Please tell me which will have better gaming performance? Actually I have heard that AMD cpus are not good. They produce more heat than Intel. Please reply as soon as possible because I am going to order laptop tomorrow.


----------



## Nighthawk12 (Nov 14, 2012)

Go for 2201AX as it has dual gpu+Quad core processor.
Quad core will help you gain more performance than dual core in CPU intensive games I.E(Not sure about laptops though) GTA4


----------



## 1155 (Nov 14, 2012)

Dude the first one has more graphical prowess as the two GPUs 7640G and 7670M runs together in crossfire to give you more graphics processing capability. The AMD CPU will hardly be a bottleneck even for the crossfire combination. So for gaming choose the first one.

No doubt intel cpu is better but still gaming performance of the first system is better.


----------



## Cilus (Nov 14, 2012)

AFAIK, A8-4500M does have slight advantage over 2nd gen i3 processors and it is situated somewhere between 2nd Gen i3 and i5 processors.

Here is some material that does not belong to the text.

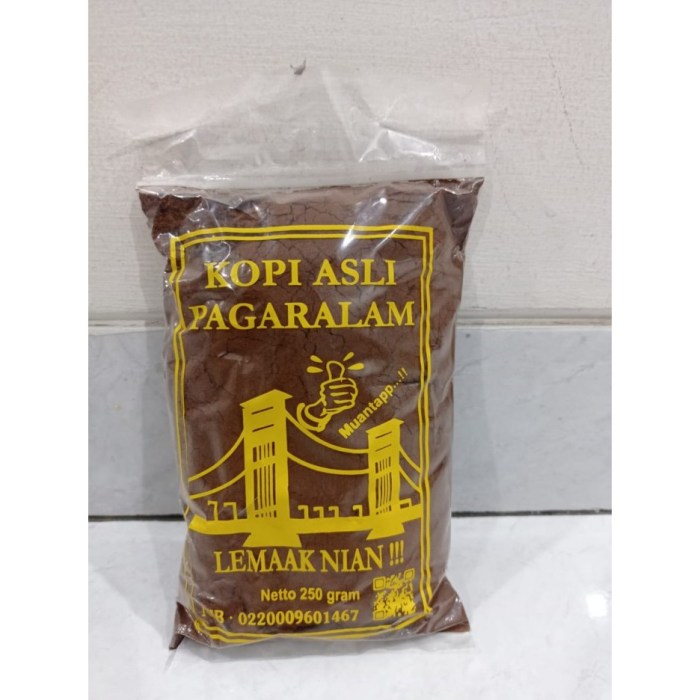 Wisata alam pagar estetik banget murah dan Koperasi Simpan Pinjam Terdekat Pagar Alam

Regarding Dual GPU, APU Graphics + Dedicated Graphics Crossfire mode is still not mature enough compared to two dedicated Graphics Crossfire. It can only be used with DirectX 11 Games and initially sometimes it was showing pure results than a single HD 7670M. But with the current driver updates from AMD, that has been resolved mostly. But sitll it can only be used with DX 11 titles.


----------



## 1155 (Nov 15, 2012)

Cilus said:


> AFAIK, A8-4500M does have slight advantage over 2nd gen i3 processors and it is situated somewhere between 2nd Gen i3 and i5 processors.
> 
> Regarding Dual GPU, APU Graphics + Dedicated Graphics Crossfire mode is still not mature enough compared to two dedicated Graphics Crossfire. It can only be used with DirectX 11 Games and initially sometimes it was showing pure results than a single HD 7670M. But with the current driver updates from AMD, that has been resolved mostly. But sitll it can only be used with DX 11 titles.



The CPU in AMD APU is far worse than 2nd gen i3. Clock for clock, even quadcore AMD piledriver Fx CPUs are no match for 2nd gen i3 . Making the matter worse unlike Fx CPUs ,APUs don't have L3 cache. So I'm 100% sure the AMD CPU in the first build is worse than intel build. However it is good enough to run games, because most of the current games are GPU limited. 

Yeah it's true there are few games(very few infact)  which do not benifit from crossfire. In those situations you may turn off the 7640g and still play games on 7670M. You have nothing to loose other than core CPU performance. In most cases you you won't even notice the lack of CPU performance.


----------



## sagarsoni (Nov 15, 2012)

thank you all...... now i will try to go for 2201ax. if it will not available then i will buy 2206tx. 

hey wait.......... there is one another good laptop HP Pavilion G6-2010AX
specifications are awesome..... is this available only on flikart? 
CAN I GET IT FROM LOCAL COMPUTER SHOPS?
plz reply soon because i am going to shop after two hours with my father.

also, someone has commented that this laptop that this does not have overclocking option. is this right? see: *www.flipkart.com/reviews/RVAFT8KAGAM92I3LL

PLEASE REPLY FAST!!!!!!!!!


----------



## dashing.sujay (Nov 15, 2012)

^I also heard that its FK exclusive, at least not available anywhere here.


----------



## sagarsoni (Nov 16, 2012)

hey I finally ordered HP Pavilion G6-2206TX from local store. Because he told me many disadvantages of AMD.


----------



## dashing.sujay (Nov 16, 2012)

^There are no disadvantages of AMD, local stores fool people to make money.


----------